> Activity: When you reproduce the listing, keep every word as it is and drop the pictures.

> Data block:
|---|

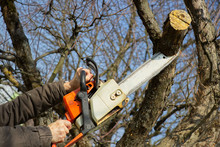 Man Cutting Branch Tree Using Chainsaw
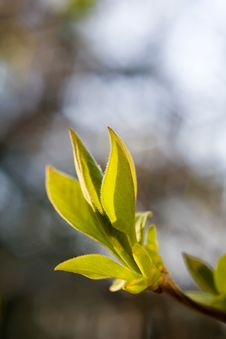 Free Tree Branch With Bud Stock Image - 9969431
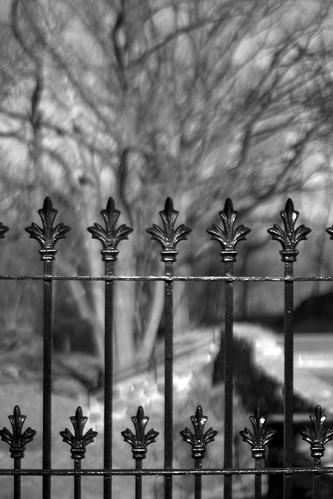 Fenced | by edrodzen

|---|

> Solution:
 Man Cutting Branch Tree Using Chainsaw
 Free Tree Branch With Bud Stock Image - 9969431
 Fenced | by edrodzen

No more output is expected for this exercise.